◆ What you will do
a) Copy out, word for word, the part of the records that opens with the line containing "Is [663,368] nearer" and closes with the line containing "what is nearest", including both of those lines.
b) Extend the text on XML validation, picking up after its final sentence.

We can use xml-validation-service to validate a number of things about an XML document by using a list of MessageValidator implementations. Multiple validation steps can be done in a single xml-validation-service instance; so you could

  • Check that a message matches a given schema
  • Check that certain xpaths match given criteria that isn’t defined in the schema.

The standard types of MessageValidator are:

Type Description
xml-basic-validator Validates that the input document is in fact XML
xml-schema-validator Validates that the input document is matches a given schema
xml-rule-validator Validates that the input document matches various criteria

Validating against a schema

Validating an XML schema is quite simple; you just need to provide a schema location which could be on the local filesystem, hosted remotely and accessible via standard URL handling mechanisms (e.g. http). Optionally you can specify a schema-metadata-key; which if present in the message, overrides any configured schema that will be used to validate the message.

◆ Material for this exercise
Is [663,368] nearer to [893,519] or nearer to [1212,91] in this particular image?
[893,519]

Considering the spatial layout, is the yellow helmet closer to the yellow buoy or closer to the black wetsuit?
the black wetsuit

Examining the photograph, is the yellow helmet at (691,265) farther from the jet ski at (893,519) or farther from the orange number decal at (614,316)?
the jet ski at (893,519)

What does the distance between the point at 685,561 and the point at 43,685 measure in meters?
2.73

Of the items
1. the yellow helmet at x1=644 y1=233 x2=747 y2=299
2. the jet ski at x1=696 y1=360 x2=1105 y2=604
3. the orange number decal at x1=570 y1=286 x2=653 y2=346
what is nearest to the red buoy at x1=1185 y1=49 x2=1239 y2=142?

==

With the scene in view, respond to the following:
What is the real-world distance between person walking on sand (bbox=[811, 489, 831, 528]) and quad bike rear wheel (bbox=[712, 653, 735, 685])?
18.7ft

◆ Exercise responses
a)
Is [663,368] nearer to [893,519] or nearer to [1212,91] in this particular image?
[893,519]

Considering the spatial layout, is the yellow helmet closer to the yellow buoy or closer to the black wetsuit?
the black wetsuit

Examining the photograph, is the yellow helmet at (691,265) farther from the jet ski at (893,519) or farther from the orange number decal at (614,316)?
the jet ski at (893,519)

What does the distance between the point at 685,561 and the point at 43,685 measure in meters?
2.73

Of the items
1. the yellow helmet at x1=644 y1=233 x2=747 y2=299
2. the jet ski at x1=696 y1=360 x2=1105 y2=604
3. the orange number decal at x1=570 y1=286 x2=653 y2=346
what is nearest to the red buoy at x1=1185 y1=49 x2=1239 y2=142?

b)
<xml-validation-service>
 <validators>
  <xml-schema-validator>
   <schema>http://myhost.com/schema.xsd</schema>
  </xml-schema-validator>
 </validators>
</xml-validation-service>

XML Rule Validation

xml-rule-validator allows us to validate arbitrary elements within the XML against some configured criteria. This is useful if there is a canonical data model, but we know that some parties cannot handle certain values in the XML. Each configured xml-rule-validator is made up of a list of ValidationStage instances (which is responsible for iterating over the document) and a list of ContentValidation instances associated with each ValidationStage.

Each ValidationStage contains a iteration-xpath and element-xpath which will be used to iterate over the XML document. For each Node returned by the iteration-xpath, we execute element-xpath on that node and apply all the configured ContentValidation instances to the text returned. If validation fails then an exception will be thrown and error handling is triggered.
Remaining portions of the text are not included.